» **SET PROBLEM**
Copy out all of the material below verbatim, leaving out the pictures.

» **DATA FOR THIS EXERCISE**
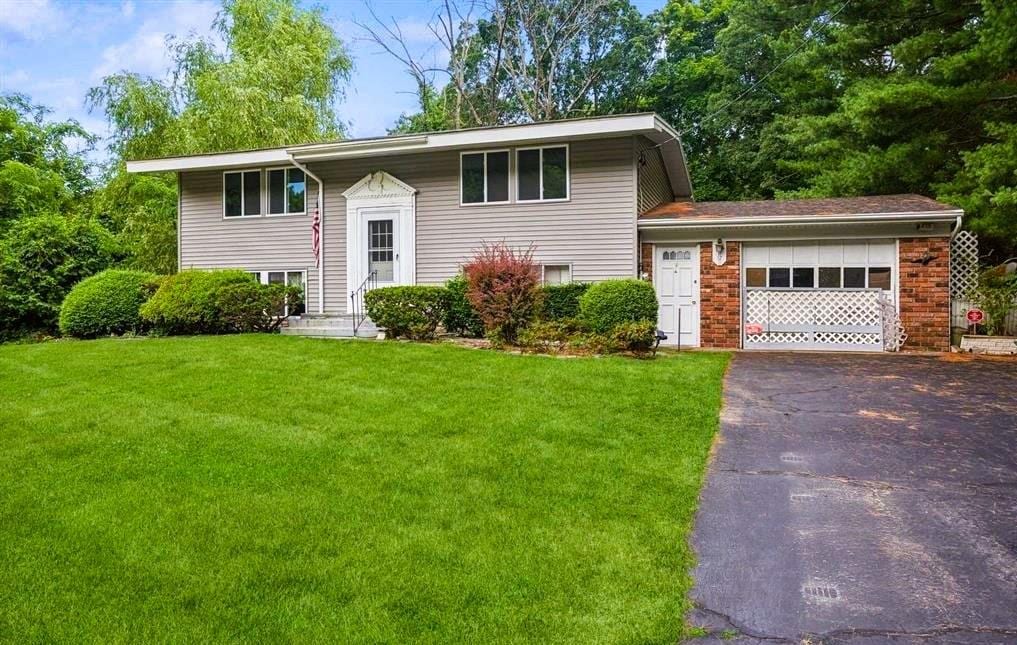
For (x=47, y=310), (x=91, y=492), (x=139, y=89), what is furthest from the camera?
(x=139, y=89)

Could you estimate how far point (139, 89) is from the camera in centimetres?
2023

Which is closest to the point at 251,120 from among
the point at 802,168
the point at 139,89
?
the point at 139,89

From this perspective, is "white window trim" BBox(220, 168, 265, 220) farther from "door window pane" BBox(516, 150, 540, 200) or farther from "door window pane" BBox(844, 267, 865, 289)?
"door window pane" BBox(844, 267, 865, 289)

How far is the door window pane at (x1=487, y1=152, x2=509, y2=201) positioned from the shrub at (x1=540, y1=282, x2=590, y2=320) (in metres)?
2.59

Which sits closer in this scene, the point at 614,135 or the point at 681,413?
the point at 681,413

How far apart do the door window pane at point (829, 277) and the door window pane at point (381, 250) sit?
8419mm

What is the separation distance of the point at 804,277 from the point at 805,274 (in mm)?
59

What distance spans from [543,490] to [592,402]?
2.41 m

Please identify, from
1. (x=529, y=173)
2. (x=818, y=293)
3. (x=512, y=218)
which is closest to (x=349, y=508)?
(x=512, y=218)

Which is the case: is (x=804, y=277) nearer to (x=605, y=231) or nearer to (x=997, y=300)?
(x=997, y=300)

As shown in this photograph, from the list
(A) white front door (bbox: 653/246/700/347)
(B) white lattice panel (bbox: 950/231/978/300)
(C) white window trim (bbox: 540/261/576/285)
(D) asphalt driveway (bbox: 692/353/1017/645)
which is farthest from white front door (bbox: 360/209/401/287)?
(B) white lattice panel (bbox: 950/231/978/300)

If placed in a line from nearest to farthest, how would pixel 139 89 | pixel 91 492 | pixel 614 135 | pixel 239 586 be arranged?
pixel 239 586, pixel 91 492, pixel 614 135, pixel 139 89

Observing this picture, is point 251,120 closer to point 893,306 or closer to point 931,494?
point 893,306

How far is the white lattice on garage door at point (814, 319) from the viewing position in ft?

» **SOLUTION TO THE PROBLEM**
For (x=47, y=310), (x=91, y=492), (x=139, y=89), what is furthest from the camera?
(x=139, y=89)

Could you estimate how far point (139, 89) is from the camera in centimetres?
2023

Which is closest to the point at 251,120 from among
the point at 802,168
the point at 139,89
?
the point at 139,89

From this perspective, is "white window trim" BBox(220, 168, 265, 220) farther from "door window pane" BBox(516, 150, 540, 200) or farther from "door window pane" BBox(844, 267, 865, 289)?
"door window pane" BBox(844, 267, 865, 289)

How far is the door window pane at (x1=487, y1=152, x2=509, y2=201) positioned from the shrub at (x1=540, y1=282, x2=590, y2=320) (in metres)?
2.59

Which sits closer in this scene, the point at 614,135 or the point at 681,413?
the point at 681,413

How far apart do the door window pane at point (829, 277) and the door window pane at point (381, 250) sit?
8419mm

What is the separation distance of the point at 804,277 from the point at 805,274 (in mm)?
59

What distance spans from [543,490] to [592,402]?
2.41 m

Please identify, from
1. (x=529, y=173)
2. (x=818, y=293)
3. (x=512, y=218)
which is closest to (x=349, y=508)?
(x=512, y=218)

Which is the case: is (x=804, y=277) nearer to (x=605, y=231) or nearer to (x=997, y=300)?
(x=997, y=300)

As shown in this photograph, from the list
(A) white front door (bbox: 653/246/700/347)
(B) white lattice panel (bbox: 950/231/978/300)
(C) white window trim (bbox: 540/261/576/285)
(D) asphalt driveway (bbox: 692/353/1017/645)
which is farthest from white front door (bbox: 360/209/401/287)?
(B) white lattice panel (bbox: 950/231/978/300)

If placed in a line from nearest to farthest, how would pixel 139 89 | pixel 91 492 | pixel 614 135 | pixel 239 586 be arranged?
pixel 239 586, pixel 91 492, pixel 614 135, pixel 139 89

Observing this picture, is point 251,120 closer to point 893,306 or closer to point 931,494?
point 893,306

How far is the white lattice on garage door at point (814, 319) from the viewing position in ft?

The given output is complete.